No. 88 NAI DFA Legal Adviser's Papers

Memorandum from Michael Rynne to Joseph P. Walshe (Dublin)

Dublin, 12 December 1939

Neutrality and recruitment for belligerent armies

  • 1. Before proceeding to examine the above-indicated question, the following distinction must be made between:

    (1) The right of a neutral State to prevent belligerents from setting up recruiting offices in its territory, and

    (2) The duty, if any, of a neutral State to prevent its nationals from taking service in belligerent armies.

  • 2. International law is clear and uncontroverted in regard to the aspect of the matter mentioned first above. Not only has a neutral State the right to prevent by every means in its power the setting up of recruiting offices in its territory by a belligerent Power, but it has actually a duty to do so, vis-à-vis the enemy of such a belligerent. As this aspect does not arise at present, it is unnecessary to argue it here.

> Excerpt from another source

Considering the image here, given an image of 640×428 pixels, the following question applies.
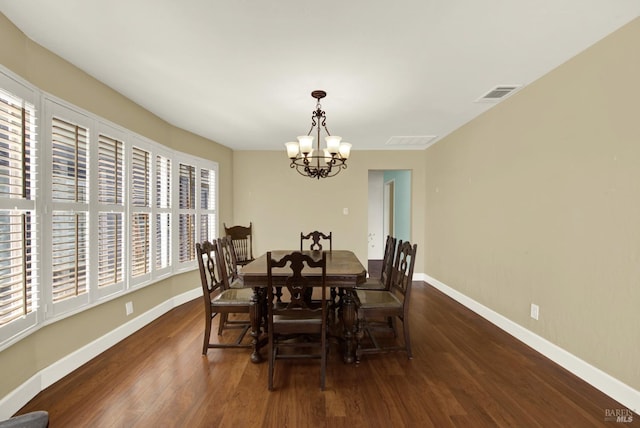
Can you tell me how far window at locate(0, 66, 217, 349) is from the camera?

The law is as stated.
  • 3. With regard, however, to the other aspect of the question, namely, the point whether citizens of a neutral State may be permitted to join belligerent armed forces, the law is not so certain. Many authorities take the strong line (e.g. Fauchille)1 that in these modern times, when mercenary armies have practically ceased to exist, a neutral State ought never to allow its citizens to enrol for service abroad. On the other hand, there is the moral weight of a Hague Convention behind the opposing view that neutrality is not affected by the enlistment in belligerent forces of a neutral's citizens. Article 6 of Convention (No. V) respecting the Rights and Duties of Neutral Powers and Persons in War on Land, signed at The Hague, 18th October, 1907, is as follows:-

    'The responsibility of a neutral Power is not engaged by the fact of persons crossing the frontier separately to offer their services to one of the belligerents'.

  • 4. It is obviously difficult to decide between the two conflicting theories referred to above. The fact that the 1907 Convention was adopted without reservation by practically all the States represented at the Hague Conference is evidence that most of them did not feel in a position to curb the zeal of neutral citizens to participate in warlike operations, provided that those citizens first of all departed from their home countries. But, alternatively, it must be recognised that if modern writers are tending to an opposite view it is because they observe a trend away from the 1907 Convention in the legislative theory and practice of modern States.
  • 5. Realistically viewed, there can be no doubt that the armies of today are very unlike those of thirty years ago. In 1907 there were comparatively few conscript armies and still a fair number of small professional ('mercenary') armies. Nowadays, with so many new States adding to the number of separate armies, the proportion of professional armies even in peace-time, has become relatively quite insignificant. When war is declared in this era, whole nations mobilise under systems of virtual compulsion. It may, therefore, be argued that when men leave their neutral home countries (assuming they are not already mobilised there, which, in the vast majority of cases, they are) they are very deliberately associating themselves with a belligerent national cause.
  • 6. There may appear to be an answer to this manner of viewing the question in the curious fact that only two important States (Great Britain and the U.S.A.) have legislated expressly to prevent their nationals joining foreign armies. That argument is fallacious.

    The very change in the character of modern wars which makes it necessary for entire male populations, even of neutral countries, to rally to the flag, renders legislation against taking service with foreign nations entirely superfluous. In this connection one may observe that both Great Britain and the United States still profess a certain respect for the old-fashioned idea of 'voluntary service'.

  • 7. Many countries (probably all States with a conscription law) impose stringent penalties on their male citizens who endeavour to travel abroad during wartime without very special permission. Some countries go a step farther and impose further penalties on such citizens when the purpose of their desertion is that of engaging in a foreign army. These penalties usually apply whether the mother-country is at war or merely neutral.

    A very usual way to deal with cases of desertion for foreign enlistment is that of depriving the guilty person of his nationality. Examples of such legislation may be found in the Roumanian Nationality Law of 1924, and the Yugoslavian Nationality Law of 1929 and other modern codes and, notably, in the French Civil Code (among older codes) where naturalised Frenchmen are made liable to loss of French nationality for the offence of enlisting abroad.

  • 8. On the whole, however, one many conclude by stating that we, in this country, are not likely to be accused of a definite breach of the neutral status which we have taken up, if we continue to allow our citizens to travel to England or Northern Ireland to enlist there in the British Forces. We have, of course, no municipal law against foreign enlistment, such as the British themselves have (the United States legislation does not count as it appears to be more or less in abeyance) and our nationality law does not provide for deprivation of Irish citizenship, even in the case of naturalised persons who virtually forswear allegiance by taking service out of Ireland.

1 Paul Fauchille (1858-1926), authority on international law, author of the four volume Traité de Droit International Public (Paris, 1921-6).